◆ Data to examine ◆
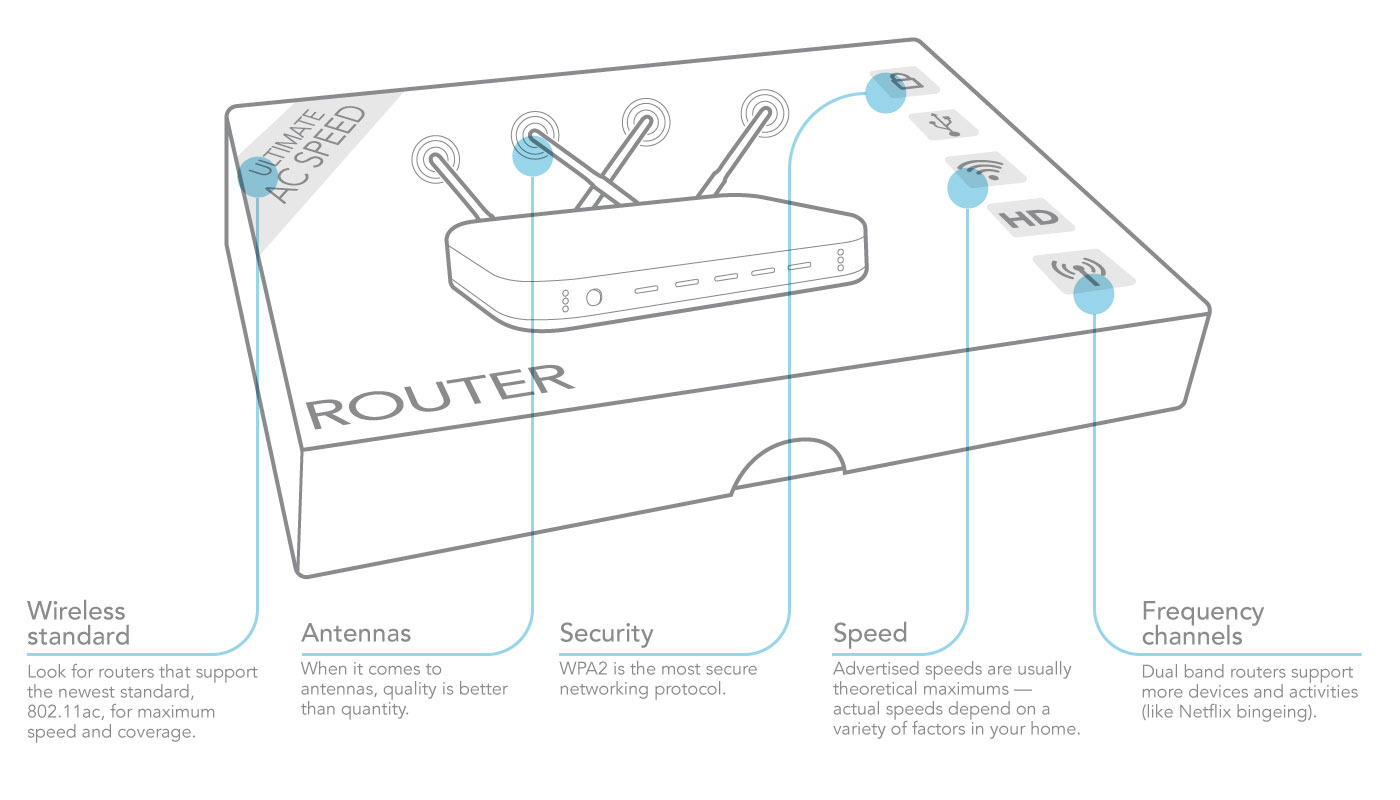 ULTIMATE
AC SPEED

HD

ROUTER

Wireless standard

Look for routers that support the newest standard, 802.11ac, for maximum speed and coverage.

Antennas

When it comes to antennas, quality is better than quantity.

Security

WPA2 is the most secure networking protocol.

Speed

Advertised speeds are usually theoretical maximums — actual speeds depend on a variety of factors in your home.

Frequency channels

Dual band routers support more devices and activities (like Netflix bingeing).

◆ Task goal ◆
Starting from the line that contains "Frequency channels", reproduce each line of the data exactly through the last one.

◆ Answer space ◆
Frequency channels

Dual band routers support more devices and activities (like Netflix bingeing).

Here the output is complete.